Task objective
Copy each line of the records below that mentions the word "background".

Entries supplied
Content starts

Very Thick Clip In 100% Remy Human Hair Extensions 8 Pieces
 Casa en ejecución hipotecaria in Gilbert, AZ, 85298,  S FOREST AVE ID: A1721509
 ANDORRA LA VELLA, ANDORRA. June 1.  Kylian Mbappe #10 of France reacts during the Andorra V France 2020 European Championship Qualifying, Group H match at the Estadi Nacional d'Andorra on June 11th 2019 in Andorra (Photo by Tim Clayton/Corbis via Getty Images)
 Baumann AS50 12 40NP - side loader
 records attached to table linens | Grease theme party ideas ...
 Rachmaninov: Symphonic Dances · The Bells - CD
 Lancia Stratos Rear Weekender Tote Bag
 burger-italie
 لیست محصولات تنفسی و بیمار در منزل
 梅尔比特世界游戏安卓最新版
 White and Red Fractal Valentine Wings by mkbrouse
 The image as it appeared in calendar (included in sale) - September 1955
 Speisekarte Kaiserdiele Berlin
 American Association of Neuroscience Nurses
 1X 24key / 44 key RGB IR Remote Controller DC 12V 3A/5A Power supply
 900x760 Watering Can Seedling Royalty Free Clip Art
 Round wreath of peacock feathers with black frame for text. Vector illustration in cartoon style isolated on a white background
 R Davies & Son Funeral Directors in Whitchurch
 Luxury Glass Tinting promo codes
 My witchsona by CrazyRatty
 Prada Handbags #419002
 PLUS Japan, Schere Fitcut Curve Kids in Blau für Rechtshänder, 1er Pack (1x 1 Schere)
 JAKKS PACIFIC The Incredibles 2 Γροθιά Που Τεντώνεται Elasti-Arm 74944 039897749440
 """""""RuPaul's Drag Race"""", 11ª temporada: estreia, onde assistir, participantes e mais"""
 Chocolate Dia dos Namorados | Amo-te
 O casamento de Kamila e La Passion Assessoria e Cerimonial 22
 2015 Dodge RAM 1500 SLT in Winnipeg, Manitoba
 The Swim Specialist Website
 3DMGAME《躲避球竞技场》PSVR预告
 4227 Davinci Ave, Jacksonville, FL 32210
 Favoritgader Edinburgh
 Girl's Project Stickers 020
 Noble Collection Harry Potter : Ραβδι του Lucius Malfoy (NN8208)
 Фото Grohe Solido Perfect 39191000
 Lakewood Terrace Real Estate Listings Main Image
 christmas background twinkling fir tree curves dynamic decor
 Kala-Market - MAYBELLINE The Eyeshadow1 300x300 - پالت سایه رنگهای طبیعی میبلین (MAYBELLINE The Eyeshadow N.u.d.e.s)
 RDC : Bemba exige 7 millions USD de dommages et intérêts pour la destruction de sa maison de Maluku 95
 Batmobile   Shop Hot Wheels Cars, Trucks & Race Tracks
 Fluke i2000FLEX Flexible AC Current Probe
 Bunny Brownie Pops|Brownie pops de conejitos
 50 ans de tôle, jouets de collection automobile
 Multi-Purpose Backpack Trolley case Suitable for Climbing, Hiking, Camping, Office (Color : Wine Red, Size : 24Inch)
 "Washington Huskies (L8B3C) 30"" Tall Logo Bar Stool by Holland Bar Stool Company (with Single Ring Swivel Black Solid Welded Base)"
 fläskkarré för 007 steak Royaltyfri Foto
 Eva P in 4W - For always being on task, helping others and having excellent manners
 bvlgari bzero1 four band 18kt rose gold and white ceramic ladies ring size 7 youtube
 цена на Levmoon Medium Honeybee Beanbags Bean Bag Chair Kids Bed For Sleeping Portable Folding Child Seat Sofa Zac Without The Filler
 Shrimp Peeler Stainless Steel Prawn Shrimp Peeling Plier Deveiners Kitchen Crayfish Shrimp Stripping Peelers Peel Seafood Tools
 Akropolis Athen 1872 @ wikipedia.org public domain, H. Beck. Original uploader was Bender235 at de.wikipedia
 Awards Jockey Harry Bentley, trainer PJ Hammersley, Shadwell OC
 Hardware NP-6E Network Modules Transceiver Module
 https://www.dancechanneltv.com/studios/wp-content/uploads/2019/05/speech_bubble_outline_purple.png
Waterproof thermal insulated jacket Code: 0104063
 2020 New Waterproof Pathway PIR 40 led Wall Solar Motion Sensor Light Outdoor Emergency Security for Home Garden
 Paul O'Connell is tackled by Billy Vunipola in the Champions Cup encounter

Content ends

Output of the task
 Round wreath of peacock feathers with black frame for text. Vector illustration in cartoon style isolated on a white background
 christmas background twinkling fir tree curves dynamic decor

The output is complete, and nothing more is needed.